◆ **Task**: Only one span of the material below is wanted. Output it exactly, from the line with "与此相反，也有一些人，在才能显露出来时没有充分发挥优势，" through the line with "(18:00 a 20:00 hrs.) Salón 110 ITAM Río Hondo", without any pictures.

··········

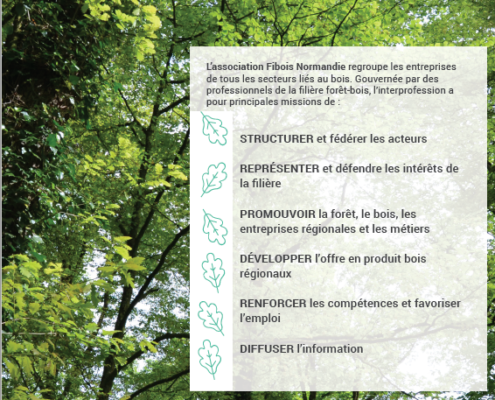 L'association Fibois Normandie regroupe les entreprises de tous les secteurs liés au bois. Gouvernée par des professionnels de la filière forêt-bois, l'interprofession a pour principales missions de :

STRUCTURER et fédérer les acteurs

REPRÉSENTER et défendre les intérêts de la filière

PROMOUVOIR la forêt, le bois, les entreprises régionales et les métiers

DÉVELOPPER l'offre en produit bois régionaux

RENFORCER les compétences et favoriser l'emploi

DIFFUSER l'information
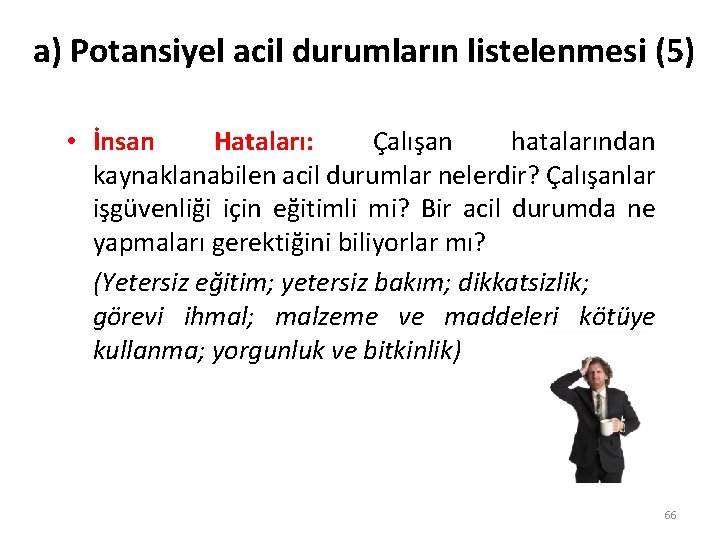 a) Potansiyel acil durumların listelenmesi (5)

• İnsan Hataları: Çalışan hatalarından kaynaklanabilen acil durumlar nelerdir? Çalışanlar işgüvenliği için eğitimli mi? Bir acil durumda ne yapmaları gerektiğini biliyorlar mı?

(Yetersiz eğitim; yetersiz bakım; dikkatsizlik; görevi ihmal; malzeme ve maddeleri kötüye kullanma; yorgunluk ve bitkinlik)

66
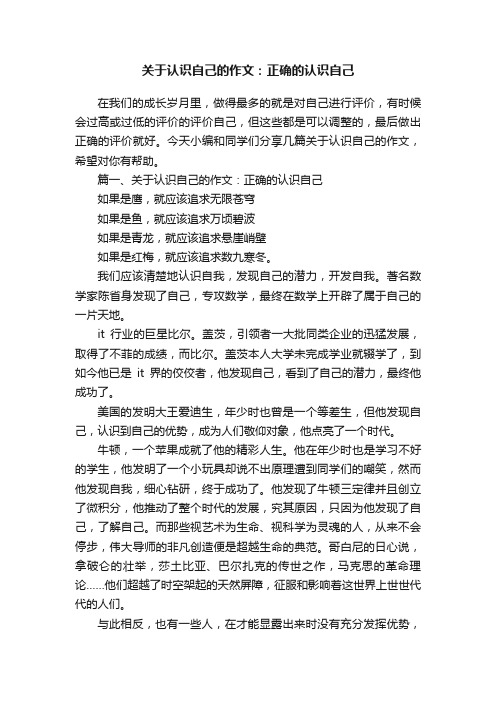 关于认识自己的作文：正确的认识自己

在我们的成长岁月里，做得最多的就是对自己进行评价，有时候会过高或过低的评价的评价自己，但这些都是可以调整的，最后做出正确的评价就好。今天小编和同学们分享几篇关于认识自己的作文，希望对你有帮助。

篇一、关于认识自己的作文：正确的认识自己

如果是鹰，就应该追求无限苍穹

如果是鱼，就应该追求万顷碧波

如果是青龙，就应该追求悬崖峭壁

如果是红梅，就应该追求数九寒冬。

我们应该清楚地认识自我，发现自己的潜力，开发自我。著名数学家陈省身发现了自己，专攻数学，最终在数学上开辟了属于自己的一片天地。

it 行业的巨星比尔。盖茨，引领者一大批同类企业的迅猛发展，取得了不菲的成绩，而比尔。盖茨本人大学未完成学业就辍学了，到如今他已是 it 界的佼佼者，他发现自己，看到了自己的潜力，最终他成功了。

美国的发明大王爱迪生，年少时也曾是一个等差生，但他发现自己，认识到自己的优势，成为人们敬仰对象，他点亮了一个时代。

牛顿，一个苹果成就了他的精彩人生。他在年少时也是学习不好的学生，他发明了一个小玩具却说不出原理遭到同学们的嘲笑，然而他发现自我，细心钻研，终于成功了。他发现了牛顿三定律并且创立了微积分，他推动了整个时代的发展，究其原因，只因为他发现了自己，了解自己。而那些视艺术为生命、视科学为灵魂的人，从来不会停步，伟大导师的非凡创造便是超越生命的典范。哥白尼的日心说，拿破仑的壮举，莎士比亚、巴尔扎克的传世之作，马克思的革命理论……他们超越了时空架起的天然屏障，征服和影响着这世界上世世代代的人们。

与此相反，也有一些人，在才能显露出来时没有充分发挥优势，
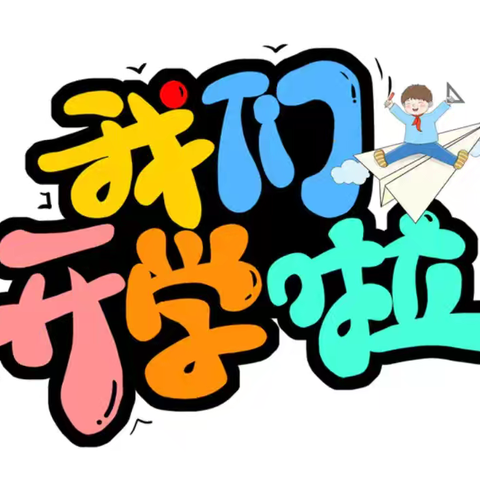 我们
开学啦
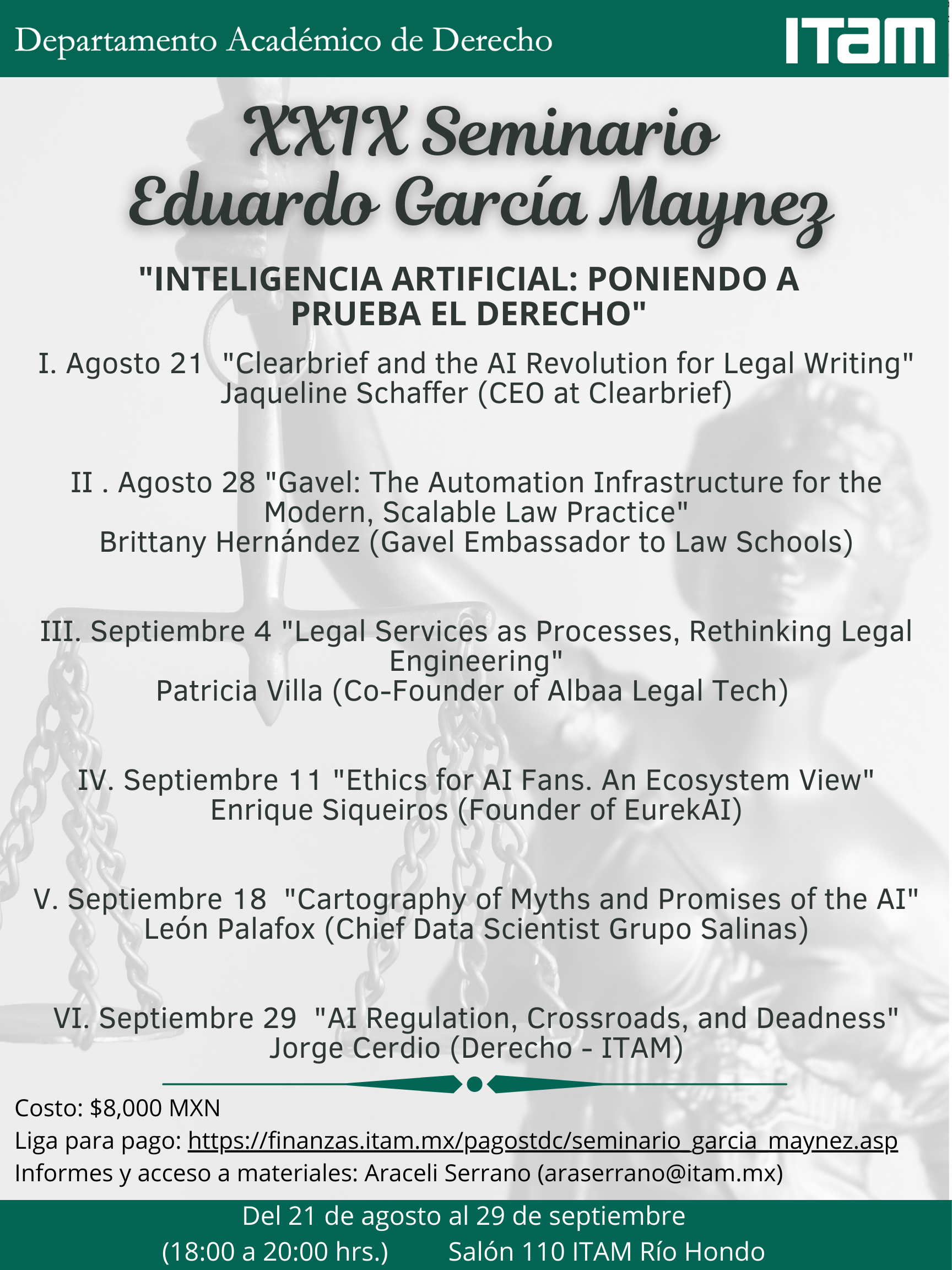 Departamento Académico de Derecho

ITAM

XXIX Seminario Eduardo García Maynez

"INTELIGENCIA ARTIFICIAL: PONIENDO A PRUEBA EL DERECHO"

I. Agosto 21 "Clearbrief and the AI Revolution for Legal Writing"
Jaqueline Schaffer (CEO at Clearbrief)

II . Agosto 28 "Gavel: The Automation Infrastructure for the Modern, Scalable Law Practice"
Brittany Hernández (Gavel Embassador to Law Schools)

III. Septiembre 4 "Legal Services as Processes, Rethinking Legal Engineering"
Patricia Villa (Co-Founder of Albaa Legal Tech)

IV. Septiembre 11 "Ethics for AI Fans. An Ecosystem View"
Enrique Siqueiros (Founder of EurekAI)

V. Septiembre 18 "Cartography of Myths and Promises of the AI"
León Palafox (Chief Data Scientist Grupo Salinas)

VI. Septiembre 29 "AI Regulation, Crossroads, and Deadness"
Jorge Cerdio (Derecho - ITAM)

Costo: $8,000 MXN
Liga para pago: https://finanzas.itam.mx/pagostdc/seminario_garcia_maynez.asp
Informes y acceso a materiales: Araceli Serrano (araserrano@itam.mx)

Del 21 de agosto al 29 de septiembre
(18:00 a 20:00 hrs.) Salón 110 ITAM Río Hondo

··········

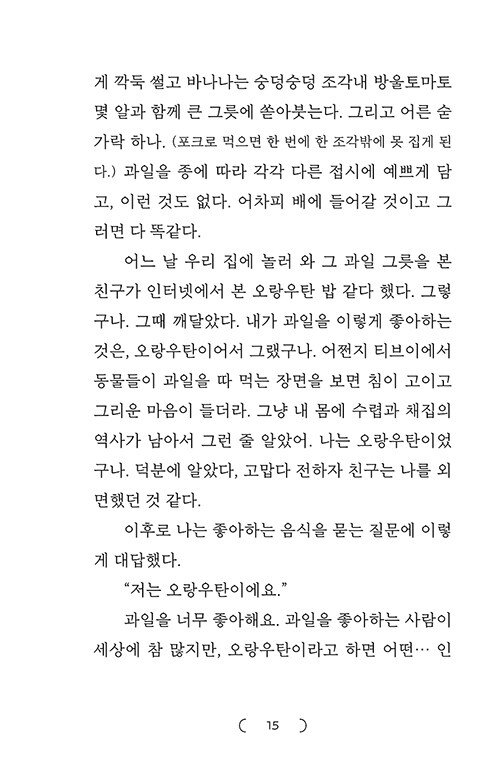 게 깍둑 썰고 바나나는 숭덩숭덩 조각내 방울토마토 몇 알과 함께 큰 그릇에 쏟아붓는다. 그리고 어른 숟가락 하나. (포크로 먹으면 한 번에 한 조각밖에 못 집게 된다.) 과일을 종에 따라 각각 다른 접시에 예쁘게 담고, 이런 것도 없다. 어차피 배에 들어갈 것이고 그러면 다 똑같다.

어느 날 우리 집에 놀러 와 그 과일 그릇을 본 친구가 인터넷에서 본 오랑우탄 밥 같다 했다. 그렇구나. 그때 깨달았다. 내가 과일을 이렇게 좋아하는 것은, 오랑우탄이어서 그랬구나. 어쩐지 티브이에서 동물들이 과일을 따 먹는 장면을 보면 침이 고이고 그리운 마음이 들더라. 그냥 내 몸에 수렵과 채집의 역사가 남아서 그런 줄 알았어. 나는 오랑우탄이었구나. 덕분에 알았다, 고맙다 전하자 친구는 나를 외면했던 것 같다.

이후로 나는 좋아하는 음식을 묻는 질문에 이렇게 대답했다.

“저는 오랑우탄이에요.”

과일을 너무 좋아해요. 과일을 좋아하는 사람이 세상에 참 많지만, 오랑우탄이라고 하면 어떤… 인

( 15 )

··········

◆ **Answer to this problem**:
与此相反，也有一些人，在才能显露出来时没有充分发挥优势，
 我们
开学啦
 Departamento Académico de Derecho

ITAM

XXIX Seminario Eduardo García Maynez

"INTELIGENCIA ARTIFICIAL: PONIENDO A PRUEBA EL DERECHO"

I. Agosto 21 "Clearbrief and the AI Revolution for Legal Writing"
Jaqueline Schaffer (CEO at Clearbrief)

II . Agosto 28 "Gavel: The Automation Infrastructure for the Modern, Scalable Law Practice"
Brittany Hernández (Gavel Embassador to Law Schools)

III. Septiembre 4 "Legal Services as Processes, Rethinking Legal Engineering"
Patricia Villa (Co-Founder of Albaa Legal Tech)

IV. Septiembre 11 "Ethics for AI Fans. An Ecosystem View"
Enrique Siqueiros (Founder of EurekAI)

V. Septiembre 18 "Cartography of Myths and Promises of the AI"
León Palafox (Chief Data Scientist Grupo Salinas)

VI. Septiembre 29 "AI Regulation, Crossroads, and Deadness"
Jorge Cerdio (Derecho - ITAM)

Costo: $8,000 MXN
Liga para pago: https://finanzas.itam.mx/pagostdc/seminario_garcia_maynez.asp
Informes y acceso a materiales: Araceli Serrano (araserrano@itam.mx)

Del 21 de agosto al 29 de septiembre
(18:00 a 20:00 hrs.) Salón 110 ITAM Río Hondo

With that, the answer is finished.